Now, Dad says she’s in heaven. Mum just says she’s gone. All I know is that the woman who gave me candy and made me giggle by making animal noises has left us. When I think about that my stomach starts doing somersaults. I think it means I miss her.

The hymn has finished, and the priest is speaking. He talks about God and Jesus and love and how Nana is with them; it’s all very confusing. He tells us that things are true because the bible says so. He tells us that Nana lives on in the kingdom of the lord, but I don’t know where that is. And I’m not sure why she had to go there. I’d rather she’d stayed here with us, but I’m told she had to go. Her life had no more days left. You only get so many. After that, you’re gone, and you don’t knock back.

As the priest speaks, I hear creaking. Mum looks to Dad – they can hear it as well. Suddenly, the table underneath the coffin collapses and the wooden box falls, and the lid comes off. There are screams around the church and the priest rushes over, but it’s too late – I’ve already seen Nana. Mum collapses onto the bench; her hands cover her face. Dad stands there with his mouth wide open. He looks to Mum then to the coffin and then back at Mum.

Nana is wearing the purple dress she wore for Mum’s birthday party. But she doesn’t look real. She doesn’t look like a person any more – she’s a thing – like a brush or a spoon. Her mouth is open, and I can see something moving inside.

The first I see of the creature is its black legs as it tries to pull itself out of her mouth. Then I see its big fat body coming out, and I can’t stop staring. I watch as it creeps across Nana’s face – each of its eight hairy feet stepping all over her. It climbs out of the box and down to the ground. I can hear Mum sobbing, and Dad is yelling something at the man who drove the big car that carried the box.
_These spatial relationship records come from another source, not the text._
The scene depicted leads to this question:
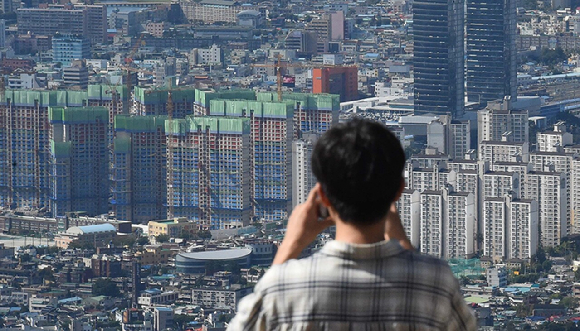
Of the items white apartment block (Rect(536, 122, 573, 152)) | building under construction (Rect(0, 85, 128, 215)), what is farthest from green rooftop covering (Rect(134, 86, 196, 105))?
white apartment block (Rect(536, 122, 573, 152))

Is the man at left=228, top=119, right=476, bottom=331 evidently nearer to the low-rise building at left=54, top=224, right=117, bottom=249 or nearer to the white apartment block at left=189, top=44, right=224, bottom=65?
the low-rise building at left=54, top=224, right=117, bottom=249

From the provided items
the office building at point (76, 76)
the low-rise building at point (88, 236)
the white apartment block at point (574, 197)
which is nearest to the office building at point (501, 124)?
the white apartment block at point (574, 197)

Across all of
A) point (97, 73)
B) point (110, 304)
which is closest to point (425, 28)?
point (97, 73)

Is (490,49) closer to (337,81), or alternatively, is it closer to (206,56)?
(337,81)

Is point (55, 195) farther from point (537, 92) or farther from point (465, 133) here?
point (537, 92)

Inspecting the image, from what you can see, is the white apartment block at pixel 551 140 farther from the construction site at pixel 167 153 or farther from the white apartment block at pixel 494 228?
the white apartment block at pixel 494 228
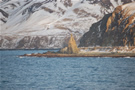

The spider stops for a moment and looks around at all the people watching it. I wonder if it knows the trouble it has caused. I feel sick.

It scuttles into a crack in the floorboards and is gone from sight. But it stays with me. I can feel it at the back of my neck near my throat. It pulls on the skin until it’s twisted and tight. It will not let go. It doesn’t want to let go – it wants to stay there with me.

And that’s it – that’s the feeling I was after. I now close my eyes.

I am back on the stage. My eyes open to see row after row of faces gazing at me. Many mouths are open, and jaws hang low. I look to my right and see the spray tan-faced man in the lurid blue suit again. He smiles, and I see bright white teeth that dazzle under the stage lights.

“Well?” He says.

“Well, what?” I ask.

“Do you now remember why you’re afraid of spiders?”